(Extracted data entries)
▬▬▬▬▬▬▬▬▬▬

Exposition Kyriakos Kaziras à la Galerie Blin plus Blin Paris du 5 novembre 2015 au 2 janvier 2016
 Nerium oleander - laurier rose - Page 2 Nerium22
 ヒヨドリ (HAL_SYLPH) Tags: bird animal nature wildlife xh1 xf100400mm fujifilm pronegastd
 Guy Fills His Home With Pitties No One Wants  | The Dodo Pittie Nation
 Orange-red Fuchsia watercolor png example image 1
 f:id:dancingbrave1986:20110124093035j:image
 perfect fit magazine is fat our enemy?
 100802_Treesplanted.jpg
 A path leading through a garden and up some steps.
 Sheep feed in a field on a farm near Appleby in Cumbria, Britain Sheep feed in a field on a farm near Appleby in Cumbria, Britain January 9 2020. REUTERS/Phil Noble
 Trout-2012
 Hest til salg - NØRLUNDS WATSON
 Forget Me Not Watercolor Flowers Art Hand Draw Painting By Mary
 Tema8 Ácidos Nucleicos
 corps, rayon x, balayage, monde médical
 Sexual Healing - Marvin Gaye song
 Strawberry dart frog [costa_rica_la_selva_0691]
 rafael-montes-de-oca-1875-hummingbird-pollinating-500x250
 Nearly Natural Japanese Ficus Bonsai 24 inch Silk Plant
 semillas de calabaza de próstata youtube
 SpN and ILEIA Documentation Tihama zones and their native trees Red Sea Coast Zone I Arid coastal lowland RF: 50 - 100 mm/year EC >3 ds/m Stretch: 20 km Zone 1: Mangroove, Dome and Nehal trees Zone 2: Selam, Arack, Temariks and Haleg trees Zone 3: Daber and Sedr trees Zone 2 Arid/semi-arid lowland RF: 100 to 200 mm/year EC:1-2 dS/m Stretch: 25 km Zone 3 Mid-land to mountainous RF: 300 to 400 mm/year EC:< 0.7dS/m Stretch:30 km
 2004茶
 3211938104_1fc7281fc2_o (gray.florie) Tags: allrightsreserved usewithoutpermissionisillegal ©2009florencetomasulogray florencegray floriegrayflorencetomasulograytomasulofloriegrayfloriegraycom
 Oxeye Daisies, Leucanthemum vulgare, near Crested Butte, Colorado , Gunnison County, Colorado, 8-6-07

▬▬▬▬▬▬▬▬▬▬

(Exercise instructions)
Line by line, copy the data above.

(Task solution)
Exposition Kyriakos Kaziras à la Galerie Blin plus Blin Paris du 5 novembre 2015 au 2 janvier 2016
 Nerium oleander - laurier rose - Page 2 Nerium22
 ヒヨドリ (HAL_SYLPH) Tags: bird animal nature wildlife xh1 xf100400mm fujifilm pronegastd
 Guy Fills His Home With Pitties No One Wants  | The Dodo Pittie Nation
 Orange-red Fuchsia watercolor png example image 1
 f:id:dancingbrave1986:20110124093035j:image
 perfect fit magazine is fat our enemy?
 100802_Treesplanted.jpg
 A path leading through a garden and up some steps.
 Sheep feed in a field on a farm near Appleby in Cumbria, Britain Sheep feed in a field on a farm near Appleby in Cumbria, Britain January 9 2020. REUTERS/Phil Noble
 Trout-2012
 Hest til salg - NØRLUNDS WATSON
 Forget Me Not Watercolor Flowers Art Hand Draw Painting By Mary
 Tema8 Ácidos Nucleicos
 corps, rayon x, balayage, monde médical
 Sexual Healing - Marvin Gaye song
 Strawberry dart frog [costa_rica_la_selva_0691]
 rafael-montes-de-oca-1875-hummingbird-pollinating-500x250
 Nearly Natural Japanese Ficus Bonsai 24 inch Silk Plant
 semillas de calabaza de próstata youtube
 SpN and ILEIA Documentation Tihama zones and their native trees Red Sea Coast Zone I Arid coastal lowland RF: 50 - 100 mm/year EC >3 ds/m Stretch: 20 km Zone 1: Mangroove, Dome and Nehal trees Zone 2: Selam, Arack, Temariks and Haleg trees Zone 3: Daber and Sedr trees Zone 2 Arid/semi-arid lowland RF: 100 to 200 mm/year EC:1-2 dS/m Stretch: 25 km Zone 3 Mid-land to mountainous RF: 300 to 400 mm/year EC:< 0.7dS/m Stretch:30 km
 2004茶
 3211938104_1fc7281fc2_o (gray.florie) Tags: allrightsreserved usewithoutpermissionisillegal ©2009florencetomasulogray florencegray floriegrayflorencetomasulograytomasulofloriegrayfloriegraycom
 Oxeye Daisies, Leucanthemum vulgare, near Crested Butte, Colorado , Gunnison County, Colorado, 8-6-07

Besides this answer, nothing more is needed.